Terputusnya Kunjungan Keluarga

Banyak keluarga secara bertahap mengurangi kunjungan ke orang-orang terkasih yang menderita demensia bukan karena berkurangnya kasih sayang, tetapi karena perasaan sia-sia. Ketika komunikasi verbal menjadi tidak mungkin, beberapa orang berasumsi bahwa orang tersebut tidak lagi mengenali atau mendapat manfaat dari kehadiran mereka. Namun anggapan ini menyesatkan. Demensia mengurangi kemampuan bicara, namun tidak menghilangkan perasaan. Pengidapnya terus merasakan isyarat emosional melalui ekspresi wajah, bahasa tubuh, dan bahkan gerakan halus seperti tatapan lembut atau tangan yang menggapai.

Kekuatan Komunikasi Nonverbal

Kuncinya adalah memahami bahwa iklim emosional sedang didaftarkan. Seperti yang dicatat oleh salah satu ahli perawatan spiritual di Fraser Health, penderita demensia menangkap “arus emosi” meskipun mereka tidak dapat mengikuti percakapan. Oleh karena itu, penekanannya harus beralih dari pengujian memori (“Apakah Anda ingat saya?”) menjadi sekadar menjadi hadir (“Saya di sini bersama Anda; Anda aman”).

Koneksi Terakhir Tanpa Kata

Sebuah ilustrasi yang kuat mengenai hal ini datang dari pengalaman seorang suami dengan istrinya selama tahap akhir demensianya. Meskipun tidak dapat berbicara atau bergerak dengan mudah, dia meremas tangan suaminya dan tersenyum ketika lagu pernikahan mereka diputar – sebuah ekspresi pengakuan dan cinta yang jelas dan tanpa kata-kata.

Hal ini menunjukkan bahwa meskipun tidak ada respons verbal atau fisik, penderita demensia tetap hadir dan mampu terhubung.

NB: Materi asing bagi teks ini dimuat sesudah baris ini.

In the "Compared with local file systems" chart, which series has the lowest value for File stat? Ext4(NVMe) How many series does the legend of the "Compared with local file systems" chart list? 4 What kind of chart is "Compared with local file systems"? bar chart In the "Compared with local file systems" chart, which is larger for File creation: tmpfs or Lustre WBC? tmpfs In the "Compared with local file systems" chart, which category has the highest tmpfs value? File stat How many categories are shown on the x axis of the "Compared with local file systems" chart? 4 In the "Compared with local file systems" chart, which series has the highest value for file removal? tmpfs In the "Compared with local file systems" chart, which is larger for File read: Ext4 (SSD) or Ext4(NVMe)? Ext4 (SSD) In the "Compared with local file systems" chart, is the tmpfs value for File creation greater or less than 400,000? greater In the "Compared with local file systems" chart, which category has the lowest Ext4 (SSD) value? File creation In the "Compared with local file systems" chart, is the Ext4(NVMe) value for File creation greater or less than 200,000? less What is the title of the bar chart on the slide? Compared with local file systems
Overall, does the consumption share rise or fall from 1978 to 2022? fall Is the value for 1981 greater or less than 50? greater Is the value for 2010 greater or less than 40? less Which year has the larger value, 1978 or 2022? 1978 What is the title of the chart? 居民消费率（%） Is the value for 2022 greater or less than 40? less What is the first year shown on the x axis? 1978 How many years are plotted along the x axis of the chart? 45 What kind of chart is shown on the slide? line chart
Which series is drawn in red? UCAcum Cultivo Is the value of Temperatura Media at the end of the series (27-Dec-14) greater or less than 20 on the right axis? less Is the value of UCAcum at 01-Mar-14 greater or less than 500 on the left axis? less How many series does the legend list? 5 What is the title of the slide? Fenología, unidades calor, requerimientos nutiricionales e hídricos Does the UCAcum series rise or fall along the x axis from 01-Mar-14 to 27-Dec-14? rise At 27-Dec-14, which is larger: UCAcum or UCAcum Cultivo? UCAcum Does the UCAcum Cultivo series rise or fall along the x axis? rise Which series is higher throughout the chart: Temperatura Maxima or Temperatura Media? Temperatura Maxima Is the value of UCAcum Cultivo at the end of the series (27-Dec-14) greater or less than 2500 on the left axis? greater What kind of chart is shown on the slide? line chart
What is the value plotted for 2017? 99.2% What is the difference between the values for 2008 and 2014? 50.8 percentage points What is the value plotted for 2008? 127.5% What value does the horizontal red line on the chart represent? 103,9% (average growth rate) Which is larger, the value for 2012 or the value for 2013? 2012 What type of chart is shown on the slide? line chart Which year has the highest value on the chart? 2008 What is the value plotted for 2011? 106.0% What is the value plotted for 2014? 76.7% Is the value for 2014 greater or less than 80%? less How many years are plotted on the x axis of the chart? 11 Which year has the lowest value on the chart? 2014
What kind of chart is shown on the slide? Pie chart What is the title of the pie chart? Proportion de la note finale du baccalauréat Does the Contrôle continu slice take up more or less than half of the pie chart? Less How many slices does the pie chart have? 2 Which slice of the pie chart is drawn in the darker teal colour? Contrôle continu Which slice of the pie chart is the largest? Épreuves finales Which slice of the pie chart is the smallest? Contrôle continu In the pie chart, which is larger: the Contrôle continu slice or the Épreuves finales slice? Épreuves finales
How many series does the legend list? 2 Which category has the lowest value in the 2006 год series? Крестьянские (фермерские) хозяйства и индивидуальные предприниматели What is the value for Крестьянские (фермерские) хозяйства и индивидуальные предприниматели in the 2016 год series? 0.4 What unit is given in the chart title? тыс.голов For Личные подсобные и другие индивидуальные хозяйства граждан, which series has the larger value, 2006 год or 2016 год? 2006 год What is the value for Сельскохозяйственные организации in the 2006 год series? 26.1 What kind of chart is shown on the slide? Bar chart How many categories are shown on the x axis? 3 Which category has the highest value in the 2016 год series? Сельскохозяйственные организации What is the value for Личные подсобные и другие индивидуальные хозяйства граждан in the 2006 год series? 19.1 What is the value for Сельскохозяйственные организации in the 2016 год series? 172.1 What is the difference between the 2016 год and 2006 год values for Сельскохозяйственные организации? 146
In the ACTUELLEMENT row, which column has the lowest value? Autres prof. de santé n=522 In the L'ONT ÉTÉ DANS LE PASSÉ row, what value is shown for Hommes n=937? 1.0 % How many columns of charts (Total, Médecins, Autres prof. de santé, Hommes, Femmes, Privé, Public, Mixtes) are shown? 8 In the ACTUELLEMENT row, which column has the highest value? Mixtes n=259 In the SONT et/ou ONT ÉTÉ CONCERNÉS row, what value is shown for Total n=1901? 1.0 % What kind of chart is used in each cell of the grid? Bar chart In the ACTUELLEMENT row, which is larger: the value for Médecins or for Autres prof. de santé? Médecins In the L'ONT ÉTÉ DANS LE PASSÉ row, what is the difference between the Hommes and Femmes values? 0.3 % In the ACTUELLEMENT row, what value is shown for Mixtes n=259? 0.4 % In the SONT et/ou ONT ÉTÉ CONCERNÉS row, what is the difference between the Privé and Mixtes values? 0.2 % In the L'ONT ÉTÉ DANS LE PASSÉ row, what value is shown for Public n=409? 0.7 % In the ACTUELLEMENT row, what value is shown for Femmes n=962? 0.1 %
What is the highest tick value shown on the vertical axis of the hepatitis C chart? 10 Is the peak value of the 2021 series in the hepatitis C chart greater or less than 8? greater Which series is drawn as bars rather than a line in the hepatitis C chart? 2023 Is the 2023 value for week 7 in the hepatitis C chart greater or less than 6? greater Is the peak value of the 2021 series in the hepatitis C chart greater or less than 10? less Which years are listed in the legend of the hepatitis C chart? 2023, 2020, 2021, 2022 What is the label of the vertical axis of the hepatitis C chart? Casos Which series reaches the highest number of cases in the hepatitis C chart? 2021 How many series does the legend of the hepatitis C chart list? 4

Pelajarannya jelas: asumsikan bahwa emosi Anda dirasakan, dan sesuaikan interaksi Anda. Prioritaskan kehadiran dibandingkan performa, keamanan dibandingkan pengujian, dan cinta dibandingkan ekspektasi.

Ini bukan hanya tentang membuat kunjungan menjadi lebih mudah; ini tentang mengakui kemanusiaan abadi dari seseorang yang hidup dengan demensia. Kepribadian mereka tidak hilang sampai nafas terakhir mereka, dan bahkan kemudian, gaung perasaan mereka tetap ada.